MADRID, España.- El número de animales en peligro de extinción en España no deja de aumentar cada año. En 2019 hay hasta doce especies animales seriamente amenazadas, pero existen bastantes más que corren un peligro «menor» que podría agravarse en los próximos años.

La caza es uno de los principales factores que afectan a la disminución del número de ejemplares. Esta actividad, junto con la mala prensa de algunos animales, ya estuvo a punto de acabar con el lobo ibérico en el siglo XX. Con el tiempo, esta especie ha salido de la lista de especies más amenazadas en el país pero su caza y seguridad sigue siendo un tema de debate. Al igual que esta especie, varios animales se han beneficiado de programas de recuperación que han conseguido que su número se estabilice y en algunos casos hasta se reponga.

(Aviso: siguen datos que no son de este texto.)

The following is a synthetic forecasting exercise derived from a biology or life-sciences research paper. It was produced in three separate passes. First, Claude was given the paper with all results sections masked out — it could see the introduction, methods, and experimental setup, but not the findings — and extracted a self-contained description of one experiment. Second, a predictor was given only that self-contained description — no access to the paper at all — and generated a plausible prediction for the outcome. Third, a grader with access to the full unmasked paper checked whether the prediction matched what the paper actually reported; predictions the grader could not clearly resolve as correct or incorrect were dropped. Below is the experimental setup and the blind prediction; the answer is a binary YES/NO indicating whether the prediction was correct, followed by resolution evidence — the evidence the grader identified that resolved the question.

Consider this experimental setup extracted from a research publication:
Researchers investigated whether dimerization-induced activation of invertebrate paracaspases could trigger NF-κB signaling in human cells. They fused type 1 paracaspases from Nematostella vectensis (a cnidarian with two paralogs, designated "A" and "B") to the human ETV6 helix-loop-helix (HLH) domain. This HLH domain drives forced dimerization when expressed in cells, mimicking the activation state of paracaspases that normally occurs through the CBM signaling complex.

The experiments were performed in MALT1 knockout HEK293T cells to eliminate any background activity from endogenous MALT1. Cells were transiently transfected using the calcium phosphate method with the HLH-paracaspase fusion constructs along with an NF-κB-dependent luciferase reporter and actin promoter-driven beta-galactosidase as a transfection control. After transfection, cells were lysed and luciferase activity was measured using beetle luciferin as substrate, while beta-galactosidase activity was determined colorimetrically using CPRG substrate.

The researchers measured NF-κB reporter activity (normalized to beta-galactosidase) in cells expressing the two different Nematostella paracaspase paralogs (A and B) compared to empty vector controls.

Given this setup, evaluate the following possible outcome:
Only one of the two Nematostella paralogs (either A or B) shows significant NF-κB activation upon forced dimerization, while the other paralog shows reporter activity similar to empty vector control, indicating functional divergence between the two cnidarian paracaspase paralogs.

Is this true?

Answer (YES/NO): NO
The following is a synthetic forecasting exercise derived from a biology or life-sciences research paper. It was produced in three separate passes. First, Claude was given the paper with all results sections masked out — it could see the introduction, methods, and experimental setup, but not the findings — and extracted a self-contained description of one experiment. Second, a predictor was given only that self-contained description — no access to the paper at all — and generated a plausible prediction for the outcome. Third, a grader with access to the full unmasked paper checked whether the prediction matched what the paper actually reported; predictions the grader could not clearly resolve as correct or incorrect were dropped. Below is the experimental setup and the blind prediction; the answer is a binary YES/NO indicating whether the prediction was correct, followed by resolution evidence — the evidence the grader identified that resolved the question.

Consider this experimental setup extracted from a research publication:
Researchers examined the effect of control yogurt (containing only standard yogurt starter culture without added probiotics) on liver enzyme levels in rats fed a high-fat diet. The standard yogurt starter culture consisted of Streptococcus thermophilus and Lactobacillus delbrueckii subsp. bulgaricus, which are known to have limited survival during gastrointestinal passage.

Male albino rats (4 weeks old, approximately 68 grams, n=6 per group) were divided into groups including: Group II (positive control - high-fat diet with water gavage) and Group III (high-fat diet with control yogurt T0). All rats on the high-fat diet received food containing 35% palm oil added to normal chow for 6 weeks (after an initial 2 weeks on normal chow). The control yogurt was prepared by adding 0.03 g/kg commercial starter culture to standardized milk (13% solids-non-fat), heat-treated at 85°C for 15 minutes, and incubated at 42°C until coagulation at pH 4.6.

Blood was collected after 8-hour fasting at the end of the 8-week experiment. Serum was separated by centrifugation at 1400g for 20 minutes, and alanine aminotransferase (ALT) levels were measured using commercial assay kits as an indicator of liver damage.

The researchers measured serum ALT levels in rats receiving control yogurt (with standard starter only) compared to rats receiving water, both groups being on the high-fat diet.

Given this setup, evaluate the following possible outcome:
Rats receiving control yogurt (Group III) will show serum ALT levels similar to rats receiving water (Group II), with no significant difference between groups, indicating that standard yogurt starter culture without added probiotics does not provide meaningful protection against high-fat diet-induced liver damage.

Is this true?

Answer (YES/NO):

La situación de muchos de estos animales, como el quebrantahuesos o el lince, depende de que puedan establecerse parejas reproductivas y se reintroduzcan en el ecosistema con éxito las crías nacidas en cautividad. Una especie con menos de 500 parejas reproductoras es considerada en peligro de extinción.

Los más amenazados

En España se suele pensar en el lince ibérico o en el quebrantahuesos al hablar de extinción de especies. Sin embargo, se desconoce el peligro que corren otras como el visón europeo, la rana pirenaica o la malvasía cabeciblanca.

En la lista española de las especies en riesgo de extinción hay varias aves como el urogallo cantábrico, afectado por la actividad humana. Aunque la mayoría cuentan con programas de protección, el ritmo en el que ocupamos sus hábitats o las cazamos puede hacer que el proceso de extinción sea mucho más rápido que el de repoblación.

Cigüeña negra (Ciconia nigra)

El año pasado se censaron unas 350 parejas de esta especie. Este animal hiberna en el Parque de Doñana y en embalses al norte de Extremadura. Los cambios de temperatura, consecuencia del cambio climático, han obligado a las cigüeñas a estar cada vez más concentradas en estas áreas, según informa la Sociedad Española de Ornitología (SEOBird). Las cuencas del Guadalquivir y Tajo suman más del 80% de la población de este animal. Pueden localizarse ejemplares en cinco comunidades autónomas: Andalucía, Castilla y León, Castilla-La Mancha, Extremadura y Madrid.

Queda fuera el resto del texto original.